(Estratto del documento)
Sono stati due anni complicati.
Sono certa che ognuno di noi possa raccontare le difficoltà sperimentate, il lockdown, gestire famiglia-scuola-casa-lavoro stando tutti sotto lo stesso tetto, le code al supermercato… A ciascuno di noi é rimasto solo il ricordo di qualche caro amico o familiare che non c’é più. Magari il virus ha attaccato il nostro sistema immunitario, la nostra capacità di gestire l’ansia o di stare in compagnia in un ambiente chiuso con un certo numero di persone…
È stato orribile! E non ne siamo ancora usciti del tutto.
Qui in Inghilterra la pandemia é stata gestita in modo differente rispetto all’Italia, ma non mi occupo di politica e non ho le competenze medico-scientifiche o economiche per poter giudicare chi ha fatto meglio o peggio.
So però che i progetti di molti si sono interrotti.

(Esercizi da svolgere)
A – Nel testo sulla pandemia, per quale motivo chi scrive non giudica se l'Inghilterra o l'Italia abbia gestito meglio la pandemia? Rispondere in una o due frasi.
B – Proseguire il testo sulla pandemia a partire dalla frase successiva all'ultima riportata.

(Sezione dati)
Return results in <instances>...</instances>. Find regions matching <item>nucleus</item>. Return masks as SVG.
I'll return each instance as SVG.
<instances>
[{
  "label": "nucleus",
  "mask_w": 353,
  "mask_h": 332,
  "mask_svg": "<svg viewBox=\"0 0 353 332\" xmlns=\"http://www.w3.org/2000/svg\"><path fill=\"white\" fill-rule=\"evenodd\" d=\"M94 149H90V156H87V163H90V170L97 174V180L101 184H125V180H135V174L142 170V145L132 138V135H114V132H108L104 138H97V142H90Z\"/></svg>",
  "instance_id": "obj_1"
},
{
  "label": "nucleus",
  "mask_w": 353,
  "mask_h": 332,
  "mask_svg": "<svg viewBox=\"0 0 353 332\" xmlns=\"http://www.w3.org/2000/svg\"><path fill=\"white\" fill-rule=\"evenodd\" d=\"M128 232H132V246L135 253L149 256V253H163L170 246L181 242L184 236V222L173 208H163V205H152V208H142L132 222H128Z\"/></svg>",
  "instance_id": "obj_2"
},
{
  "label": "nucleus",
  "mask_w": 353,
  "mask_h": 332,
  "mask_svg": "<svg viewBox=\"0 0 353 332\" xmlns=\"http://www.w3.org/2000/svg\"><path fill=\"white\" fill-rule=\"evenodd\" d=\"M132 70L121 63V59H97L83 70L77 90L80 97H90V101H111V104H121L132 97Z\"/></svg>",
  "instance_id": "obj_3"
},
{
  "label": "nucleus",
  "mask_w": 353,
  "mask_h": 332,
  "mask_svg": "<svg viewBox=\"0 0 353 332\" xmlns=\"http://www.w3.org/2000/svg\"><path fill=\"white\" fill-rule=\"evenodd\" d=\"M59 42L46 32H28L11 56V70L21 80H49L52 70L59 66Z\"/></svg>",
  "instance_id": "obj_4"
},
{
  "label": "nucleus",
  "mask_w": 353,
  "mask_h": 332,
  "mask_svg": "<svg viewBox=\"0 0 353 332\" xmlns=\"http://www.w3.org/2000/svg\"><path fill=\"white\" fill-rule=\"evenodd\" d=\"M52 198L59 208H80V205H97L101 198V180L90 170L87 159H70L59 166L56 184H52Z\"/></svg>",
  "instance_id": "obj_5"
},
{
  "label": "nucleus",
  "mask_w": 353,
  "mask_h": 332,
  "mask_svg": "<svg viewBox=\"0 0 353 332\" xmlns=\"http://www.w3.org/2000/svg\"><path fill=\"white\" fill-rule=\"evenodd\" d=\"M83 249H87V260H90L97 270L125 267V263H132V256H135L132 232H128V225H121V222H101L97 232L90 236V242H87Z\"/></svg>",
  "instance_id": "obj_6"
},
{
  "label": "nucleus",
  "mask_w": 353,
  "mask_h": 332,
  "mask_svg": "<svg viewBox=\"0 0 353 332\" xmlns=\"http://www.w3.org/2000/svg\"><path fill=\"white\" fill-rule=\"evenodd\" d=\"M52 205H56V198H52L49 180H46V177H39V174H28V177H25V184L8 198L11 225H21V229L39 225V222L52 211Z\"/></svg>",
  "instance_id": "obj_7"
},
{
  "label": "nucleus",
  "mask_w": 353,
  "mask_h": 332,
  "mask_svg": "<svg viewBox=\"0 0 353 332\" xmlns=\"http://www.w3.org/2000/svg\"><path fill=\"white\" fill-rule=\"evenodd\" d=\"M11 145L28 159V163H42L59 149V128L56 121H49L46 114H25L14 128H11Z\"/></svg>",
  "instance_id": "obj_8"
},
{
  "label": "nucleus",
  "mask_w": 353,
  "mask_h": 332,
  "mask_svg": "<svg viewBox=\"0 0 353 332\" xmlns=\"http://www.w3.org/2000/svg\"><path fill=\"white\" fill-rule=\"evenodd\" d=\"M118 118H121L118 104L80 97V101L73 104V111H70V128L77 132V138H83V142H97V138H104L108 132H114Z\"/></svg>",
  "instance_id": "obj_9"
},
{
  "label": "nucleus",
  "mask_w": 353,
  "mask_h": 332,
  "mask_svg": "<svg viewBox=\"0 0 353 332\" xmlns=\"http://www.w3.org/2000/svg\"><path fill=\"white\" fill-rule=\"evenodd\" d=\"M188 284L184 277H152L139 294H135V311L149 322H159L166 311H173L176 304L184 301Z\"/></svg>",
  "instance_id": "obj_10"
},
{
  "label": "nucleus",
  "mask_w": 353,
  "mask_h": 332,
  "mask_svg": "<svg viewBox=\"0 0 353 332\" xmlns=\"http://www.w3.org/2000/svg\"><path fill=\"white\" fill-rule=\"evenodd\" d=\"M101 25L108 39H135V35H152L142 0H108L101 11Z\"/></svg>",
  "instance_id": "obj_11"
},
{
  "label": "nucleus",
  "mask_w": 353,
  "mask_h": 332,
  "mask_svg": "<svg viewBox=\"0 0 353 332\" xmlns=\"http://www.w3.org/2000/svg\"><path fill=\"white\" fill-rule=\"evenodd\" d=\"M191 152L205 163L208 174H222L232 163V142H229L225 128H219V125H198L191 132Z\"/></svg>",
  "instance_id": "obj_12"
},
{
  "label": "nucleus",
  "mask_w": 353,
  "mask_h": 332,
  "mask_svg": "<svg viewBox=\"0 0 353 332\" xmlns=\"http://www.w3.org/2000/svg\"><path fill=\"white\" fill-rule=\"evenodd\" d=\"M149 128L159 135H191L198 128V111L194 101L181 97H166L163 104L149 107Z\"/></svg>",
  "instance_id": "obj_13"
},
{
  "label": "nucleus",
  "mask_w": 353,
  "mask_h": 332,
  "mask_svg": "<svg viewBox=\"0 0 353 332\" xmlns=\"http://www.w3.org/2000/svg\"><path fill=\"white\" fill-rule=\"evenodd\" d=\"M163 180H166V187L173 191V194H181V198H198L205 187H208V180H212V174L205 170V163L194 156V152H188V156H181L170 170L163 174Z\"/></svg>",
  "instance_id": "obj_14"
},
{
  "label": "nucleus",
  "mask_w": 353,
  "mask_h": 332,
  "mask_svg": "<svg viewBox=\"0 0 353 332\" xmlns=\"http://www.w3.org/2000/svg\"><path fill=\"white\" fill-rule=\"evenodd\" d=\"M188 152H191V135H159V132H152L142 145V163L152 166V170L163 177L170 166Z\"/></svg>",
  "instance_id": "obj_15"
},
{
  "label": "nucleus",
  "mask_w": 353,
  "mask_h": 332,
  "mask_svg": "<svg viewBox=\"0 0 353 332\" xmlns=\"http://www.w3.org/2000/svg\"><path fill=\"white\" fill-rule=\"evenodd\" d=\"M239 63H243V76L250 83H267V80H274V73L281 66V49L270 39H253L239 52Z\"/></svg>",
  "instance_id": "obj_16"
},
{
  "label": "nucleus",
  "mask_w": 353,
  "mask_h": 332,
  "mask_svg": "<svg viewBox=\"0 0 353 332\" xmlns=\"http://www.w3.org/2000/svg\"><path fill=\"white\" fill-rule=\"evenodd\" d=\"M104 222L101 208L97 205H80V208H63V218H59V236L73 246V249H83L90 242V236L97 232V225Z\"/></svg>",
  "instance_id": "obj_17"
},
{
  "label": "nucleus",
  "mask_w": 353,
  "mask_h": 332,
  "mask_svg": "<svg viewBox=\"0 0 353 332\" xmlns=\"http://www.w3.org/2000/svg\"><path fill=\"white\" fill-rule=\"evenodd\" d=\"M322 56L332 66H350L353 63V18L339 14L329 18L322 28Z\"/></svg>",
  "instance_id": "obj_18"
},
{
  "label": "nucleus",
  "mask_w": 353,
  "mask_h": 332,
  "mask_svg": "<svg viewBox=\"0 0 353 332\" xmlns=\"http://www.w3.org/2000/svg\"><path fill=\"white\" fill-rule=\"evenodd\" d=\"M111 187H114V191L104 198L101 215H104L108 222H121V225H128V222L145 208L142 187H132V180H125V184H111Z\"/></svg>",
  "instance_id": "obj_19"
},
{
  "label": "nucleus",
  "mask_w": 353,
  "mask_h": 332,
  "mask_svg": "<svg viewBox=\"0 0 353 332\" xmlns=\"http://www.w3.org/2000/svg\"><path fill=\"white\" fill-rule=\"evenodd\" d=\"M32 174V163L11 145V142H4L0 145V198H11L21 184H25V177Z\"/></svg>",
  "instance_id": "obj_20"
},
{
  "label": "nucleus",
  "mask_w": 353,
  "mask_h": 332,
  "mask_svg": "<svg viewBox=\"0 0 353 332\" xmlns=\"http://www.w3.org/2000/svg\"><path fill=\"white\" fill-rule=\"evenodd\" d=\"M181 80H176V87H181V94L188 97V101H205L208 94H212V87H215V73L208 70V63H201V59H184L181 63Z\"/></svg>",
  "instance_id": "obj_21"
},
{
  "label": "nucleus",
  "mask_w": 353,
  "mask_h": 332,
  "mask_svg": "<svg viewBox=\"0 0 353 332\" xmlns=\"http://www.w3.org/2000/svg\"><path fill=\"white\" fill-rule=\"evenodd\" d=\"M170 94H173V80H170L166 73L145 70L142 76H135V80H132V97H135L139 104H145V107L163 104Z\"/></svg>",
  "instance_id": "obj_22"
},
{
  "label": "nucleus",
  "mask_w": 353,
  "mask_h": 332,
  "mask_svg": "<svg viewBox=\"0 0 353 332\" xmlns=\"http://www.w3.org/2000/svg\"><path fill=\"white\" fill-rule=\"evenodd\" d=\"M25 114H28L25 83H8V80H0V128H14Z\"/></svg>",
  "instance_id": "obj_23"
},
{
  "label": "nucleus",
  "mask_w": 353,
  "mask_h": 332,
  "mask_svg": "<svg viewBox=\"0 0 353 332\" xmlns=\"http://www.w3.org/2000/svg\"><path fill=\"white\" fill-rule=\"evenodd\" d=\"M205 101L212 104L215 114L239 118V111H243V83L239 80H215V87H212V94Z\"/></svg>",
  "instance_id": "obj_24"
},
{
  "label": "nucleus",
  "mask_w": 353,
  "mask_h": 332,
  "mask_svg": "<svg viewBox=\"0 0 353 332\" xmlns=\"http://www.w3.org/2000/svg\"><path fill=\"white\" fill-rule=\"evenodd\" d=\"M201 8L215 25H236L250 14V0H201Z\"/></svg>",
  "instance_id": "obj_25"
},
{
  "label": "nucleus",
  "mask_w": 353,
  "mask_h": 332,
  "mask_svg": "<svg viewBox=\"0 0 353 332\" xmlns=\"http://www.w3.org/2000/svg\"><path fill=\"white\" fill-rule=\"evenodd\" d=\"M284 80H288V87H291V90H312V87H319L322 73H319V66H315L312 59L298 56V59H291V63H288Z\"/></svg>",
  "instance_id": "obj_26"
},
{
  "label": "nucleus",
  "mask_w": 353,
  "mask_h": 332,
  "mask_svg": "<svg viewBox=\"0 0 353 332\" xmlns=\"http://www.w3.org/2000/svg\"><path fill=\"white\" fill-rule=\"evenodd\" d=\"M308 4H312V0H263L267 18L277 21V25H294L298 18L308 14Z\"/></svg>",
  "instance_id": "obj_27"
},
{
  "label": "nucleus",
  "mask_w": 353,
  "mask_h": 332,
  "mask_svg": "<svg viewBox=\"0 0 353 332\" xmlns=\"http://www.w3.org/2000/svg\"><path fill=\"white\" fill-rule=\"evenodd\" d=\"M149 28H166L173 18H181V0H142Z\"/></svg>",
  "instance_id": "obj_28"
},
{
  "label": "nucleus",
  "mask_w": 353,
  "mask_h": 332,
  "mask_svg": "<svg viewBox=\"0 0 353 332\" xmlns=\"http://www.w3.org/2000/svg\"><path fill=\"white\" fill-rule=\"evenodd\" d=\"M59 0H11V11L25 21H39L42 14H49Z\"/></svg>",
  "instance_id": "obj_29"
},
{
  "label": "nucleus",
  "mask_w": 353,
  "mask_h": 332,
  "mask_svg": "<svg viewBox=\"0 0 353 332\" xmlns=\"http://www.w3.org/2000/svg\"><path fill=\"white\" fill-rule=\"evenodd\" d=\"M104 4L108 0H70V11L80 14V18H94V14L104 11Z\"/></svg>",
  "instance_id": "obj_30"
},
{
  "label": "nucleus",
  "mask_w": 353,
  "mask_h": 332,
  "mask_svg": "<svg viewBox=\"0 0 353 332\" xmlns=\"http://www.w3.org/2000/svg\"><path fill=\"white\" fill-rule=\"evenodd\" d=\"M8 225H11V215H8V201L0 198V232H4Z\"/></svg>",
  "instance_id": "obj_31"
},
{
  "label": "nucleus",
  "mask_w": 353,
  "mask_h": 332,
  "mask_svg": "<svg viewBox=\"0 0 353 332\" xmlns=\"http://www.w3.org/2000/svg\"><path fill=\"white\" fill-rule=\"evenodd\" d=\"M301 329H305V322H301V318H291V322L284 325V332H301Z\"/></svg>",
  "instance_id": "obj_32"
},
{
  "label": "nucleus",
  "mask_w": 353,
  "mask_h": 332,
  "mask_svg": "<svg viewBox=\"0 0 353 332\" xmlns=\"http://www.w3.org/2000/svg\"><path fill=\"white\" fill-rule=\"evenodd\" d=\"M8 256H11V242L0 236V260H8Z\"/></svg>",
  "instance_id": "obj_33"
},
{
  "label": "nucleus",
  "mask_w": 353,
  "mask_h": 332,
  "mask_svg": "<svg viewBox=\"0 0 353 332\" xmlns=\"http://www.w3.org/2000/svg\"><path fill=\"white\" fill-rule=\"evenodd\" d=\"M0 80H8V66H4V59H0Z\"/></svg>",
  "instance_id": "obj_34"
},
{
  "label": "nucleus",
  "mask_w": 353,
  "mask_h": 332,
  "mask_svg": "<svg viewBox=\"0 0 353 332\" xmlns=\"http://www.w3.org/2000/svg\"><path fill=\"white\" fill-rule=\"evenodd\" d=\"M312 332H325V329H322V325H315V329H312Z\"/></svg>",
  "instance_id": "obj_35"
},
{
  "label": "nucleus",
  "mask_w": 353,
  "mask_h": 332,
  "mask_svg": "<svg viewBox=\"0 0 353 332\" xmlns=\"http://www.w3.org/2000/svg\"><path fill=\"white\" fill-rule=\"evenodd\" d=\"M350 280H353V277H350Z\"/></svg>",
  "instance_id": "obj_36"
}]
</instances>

(Risultati in ordine)
A – Chi scrive non si occupa di politica. Non ha inoltre le competenze medico-scientifiche o economiche per poter giudicare chi ha fatto meglio o peggio.

B –
Noi ad esempio, dopo l’ennesimo trasloco, avremmo voluto iniziare a dare spazio a nuove amicizie, iniziare a intessere legami più solidi e stabili, ma con tutto quello che la pandemia ha comportato non ne abbiamo avuto la forza, il tempo, le energie. Non so come abbiamo fatto ad arrivare fino ad ora.
Forse la fortuna é stata proprio quella di non avere la forza, il tempo, le energie per pensarci. Siamo andati dritti, considerando in modo molto molto razionale cosa andava fatto (scuola, lavoro, spesa) e cercando di dare il meglio, provando a cogliere i lati positivi, anche se molto pochi. Non c’era molto spazio per le lamentele, abbiamo riconosciuto di essere affamati di solidarietà e di pensieri positivi.
Noi eravamo già abituati ad usare il computer e il telefono per vederci con i nonni e gli amici. È stato più difficile accettare di non poterli vedere di persona per oltre un anno. Con alcune persone, tramite computer e telefono, siamo riusciti a condividere le difficoltà: é stato edificante. I problemi non vanno ignorati o nascosti; se si riesce a spartirli sono più leggeri.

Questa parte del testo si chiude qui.